In fact, some of those investors are on the hunt to buy more shares in Uber, despite all of its troubles of late, including the ousting of CEO Travis Kalanick for presiding over what appears to a deeply dysfunctionally managed company.
Before Benchmark signaled it would not accept a deal at those terms, several existing Uber backers — including the hedge fund Tiger Investments — told Benchmark that if Uber shares were available at a $45 billion valuation, they would be glad to take those off of their hands, according to one of the people briefed.

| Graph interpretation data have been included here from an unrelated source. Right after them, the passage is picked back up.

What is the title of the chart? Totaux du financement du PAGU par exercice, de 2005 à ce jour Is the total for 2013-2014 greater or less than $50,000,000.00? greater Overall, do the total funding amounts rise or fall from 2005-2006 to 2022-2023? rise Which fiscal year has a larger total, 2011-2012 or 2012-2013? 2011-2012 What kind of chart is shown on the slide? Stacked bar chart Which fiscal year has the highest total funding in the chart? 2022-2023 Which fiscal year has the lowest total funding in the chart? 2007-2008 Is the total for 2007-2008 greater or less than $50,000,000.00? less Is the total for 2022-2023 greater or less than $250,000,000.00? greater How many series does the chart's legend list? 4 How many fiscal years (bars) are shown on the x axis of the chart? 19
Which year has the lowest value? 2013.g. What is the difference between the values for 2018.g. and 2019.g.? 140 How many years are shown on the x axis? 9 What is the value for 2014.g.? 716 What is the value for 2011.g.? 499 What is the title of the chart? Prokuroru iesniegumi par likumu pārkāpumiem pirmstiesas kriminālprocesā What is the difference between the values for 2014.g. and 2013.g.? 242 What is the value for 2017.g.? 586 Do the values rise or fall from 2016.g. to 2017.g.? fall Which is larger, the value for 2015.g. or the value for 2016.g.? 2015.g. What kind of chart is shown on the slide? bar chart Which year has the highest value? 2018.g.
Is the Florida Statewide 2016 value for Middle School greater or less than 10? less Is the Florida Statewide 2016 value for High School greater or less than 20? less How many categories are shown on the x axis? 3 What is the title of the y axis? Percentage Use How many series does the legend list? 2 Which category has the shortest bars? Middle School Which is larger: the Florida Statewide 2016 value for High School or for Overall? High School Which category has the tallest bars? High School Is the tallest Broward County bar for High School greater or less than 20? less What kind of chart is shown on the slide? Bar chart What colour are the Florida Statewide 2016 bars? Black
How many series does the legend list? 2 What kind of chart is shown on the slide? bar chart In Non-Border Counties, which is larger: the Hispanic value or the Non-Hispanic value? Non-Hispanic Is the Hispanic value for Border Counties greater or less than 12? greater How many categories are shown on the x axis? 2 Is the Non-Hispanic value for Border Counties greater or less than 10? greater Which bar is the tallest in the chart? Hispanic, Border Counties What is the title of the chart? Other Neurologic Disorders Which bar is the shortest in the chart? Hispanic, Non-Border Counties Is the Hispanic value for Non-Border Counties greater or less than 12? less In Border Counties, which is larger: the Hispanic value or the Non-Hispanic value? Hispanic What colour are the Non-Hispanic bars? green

Tiger Investments, Benchmark and SoftBank declined to comment.
In addition, prior to the lawsuit, several Uber investors had been privately advising the board not to allow Benchmark to sell any of its stake in the ride-hailing company until Uber chose its new CEO. Some worry that those seeking to bring SoftBank into the fold could upset delicate negotiations over Kalanick’s successor.
And on Friday, a new class of potential buyers emerged: A trio of Kalanick’s closest associates — angry over Benchmark’s lawsuit — wrote in a letter to Uber’s board that they have even more investors interested in Uber.
“We have investors ready to acquire these shares as soon as we receive communication from Benchmark that they are willing to withdraw their lawsuit and sell a minimum of 75 percent of their holdings,” they wrote.
The reason for all this activity is clear: SoftBank has gobs of cash it wants to deploy. Its Vision Fund has pledged to make $100 billion in investments, an enormous sum that requires it to disburse massive checks at a rapid pace. SoftBank is already a major investor in several of Uber’s competitors, and its head, Masa Son, has publicly mused about backing its primary rival in the United States, Lyft.